Task directions:
Every line of the material below must be repeated exactly.
[START OF Listing]
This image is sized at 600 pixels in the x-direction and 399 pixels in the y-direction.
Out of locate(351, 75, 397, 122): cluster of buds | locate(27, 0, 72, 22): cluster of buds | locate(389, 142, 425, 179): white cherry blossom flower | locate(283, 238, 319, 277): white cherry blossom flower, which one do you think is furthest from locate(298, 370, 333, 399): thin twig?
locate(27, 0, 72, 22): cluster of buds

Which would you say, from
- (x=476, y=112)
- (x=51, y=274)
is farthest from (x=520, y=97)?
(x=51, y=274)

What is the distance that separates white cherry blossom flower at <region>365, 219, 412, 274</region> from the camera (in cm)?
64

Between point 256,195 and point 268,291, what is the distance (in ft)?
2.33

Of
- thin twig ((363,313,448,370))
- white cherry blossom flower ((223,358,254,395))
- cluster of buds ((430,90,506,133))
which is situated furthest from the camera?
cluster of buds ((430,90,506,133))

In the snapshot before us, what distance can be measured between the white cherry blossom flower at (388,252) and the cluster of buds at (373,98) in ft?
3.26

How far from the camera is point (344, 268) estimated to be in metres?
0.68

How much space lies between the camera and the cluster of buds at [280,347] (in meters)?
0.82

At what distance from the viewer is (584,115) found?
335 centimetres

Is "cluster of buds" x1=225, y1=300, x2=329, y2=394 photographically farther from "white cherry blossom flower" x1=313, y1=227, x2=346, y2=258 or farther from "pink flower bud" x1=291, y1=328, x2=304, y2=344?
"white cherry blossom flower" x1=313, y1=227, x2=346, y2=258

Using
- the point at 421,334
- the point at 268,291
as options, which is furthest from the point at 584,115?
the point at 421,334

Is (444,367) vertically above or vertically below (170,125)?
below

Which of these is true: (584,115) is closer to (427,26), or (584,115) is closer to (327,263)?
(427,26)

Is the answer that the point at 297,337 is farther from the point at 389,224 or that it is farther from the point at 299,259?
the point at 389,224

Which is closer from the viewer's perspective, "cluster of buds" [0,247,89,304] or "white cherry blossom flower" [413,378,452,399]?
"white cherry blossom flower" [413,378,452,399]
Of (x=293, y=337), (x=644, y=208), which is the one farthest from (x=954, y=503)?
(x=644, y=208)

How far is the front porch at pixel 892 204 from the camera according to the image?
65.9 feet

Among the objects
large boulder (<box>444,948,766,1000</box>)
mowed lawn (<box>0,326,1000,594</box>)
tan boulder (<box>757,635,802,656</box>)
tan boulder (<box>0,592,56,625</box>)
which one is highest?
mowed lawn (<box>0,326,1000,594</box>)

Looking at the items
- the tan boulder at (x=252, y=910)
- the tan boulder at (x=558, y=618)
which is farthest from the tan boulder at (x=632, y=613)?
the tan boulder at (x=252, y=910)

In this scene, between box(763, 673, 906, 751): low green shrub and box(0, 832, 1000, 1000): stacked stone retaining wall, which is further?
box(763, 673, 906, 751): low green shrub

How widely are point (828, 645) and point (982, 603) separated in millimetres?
[END OF Listing]
Reply:
This image is sized at 600 pixels in the x-direction and 399 pixels in the y-direction.
Out of locate(351, 75, 397, 122): cluster of buds | locate(27, 0, 72, 22): cluster of buds | locate(389, 142, 425, 179): white cherry blossom flower | locate(283, 238, 319, 277): white cherry blossom flower, which one do you think is furthest from locate(298, 370, 333, 399): thin twig?
locate(27, 0, 72, 22): cluster of buds

Which would you say, from
- (x=476, y=112)
- (x=51, y=274)
is farthest from (x=520, y=97)?
(x=51, y=274)

What is the distance that separates white cherry blossom flower at <region>365, 219, 412, 274</region> from the camera (in cm)?
64

Between point 256,195 and point 268,291, what is the distance (in ft)?
2.33

Of
- thin twig ((363,313,448,370))
- white cherry blossom flower ((223,358,254,395))
- cluster of buds ((430,90,506,133))
which is situated furthest from the camera?
cluster of buds ((430,90,506,133))

In the snapshot before us, what distance can be measured between the white cherry blossom flower at (388,252) and the cluster of buds at (373,98) in ft?
3.26

How far from the camera is point (344, 268) estimated to be in metres?
0.68

How much space lies between the camera and the cluster of buds at [280,347] (in meters)?
0.82

At what distance from the viewer is (584,115) found?
335 centimetres

Is "cluster of buds" x1=225, y1=300, x2=329, y2=394 photographically farther from "white cherry blossom flower" x1=313, y1=227, x2=346, y2=258 or farther from "pink flower bud" x1=291, y1=328, x2=304, y2=344?
"white cherry blossom flower" x1=313, y1=227, x2=346, y2=258

Using
- the point at 421,334
- the point at 268,291
as options, which is furthest from the point at 584,115?
the point at 421,334

Is (444,367) vertically above or vertically below (170,125)?
below

Which of these is true: (584,115) is closer to (427,26), or (584,115) is closer to (327,263)?
(427,26)

Is the answer that the point at 297,337 is farther from the point at 389,224 or that it is farther from the point at 299,259?
the point at 389,224

Which is closer from the viewer's perspective, "cluster of buds" [0,247,89,304] or "white cherry blossom flower" [413,378,452,399]?
"white cherry blossom flower" [413,378,452,399]
Of (x=293, y=337), (x=644, y=208), which is the one farthest from (x=954, y=503)?
(x=644, y=208)

How far is the front porch at pixel 892 204 from the camera according to the image?
65.9 feet

Among the objects
large boulder (<box>444,948,766,1000</box>)
mowed lawn (<box>0,326,1000,594</box>)
tan boulder (<box>757,635,802,656</box>)
tan boulder (<box>0,592,56,625</box>)
which one is highest?
mowed lawn (<box>0,326,1000,594</box>)

Looking at the items
- the tan boulder at (x=252, y=910)
- the tan boulder at (x=558, y=618)
which is farthest from the tan boulder at (x=632, y=613)?
the tan boulder at (x=252, y=910)

In this scene, between box(763, 673, 906, 751): low green shrub and box(0, 832, 1000, 1000): stacked stone retaining wall, which is further?
box(763, 673, 906, 751): low green shrub

How widely are point (828, 645) and point (982, 603) separated in millimetres?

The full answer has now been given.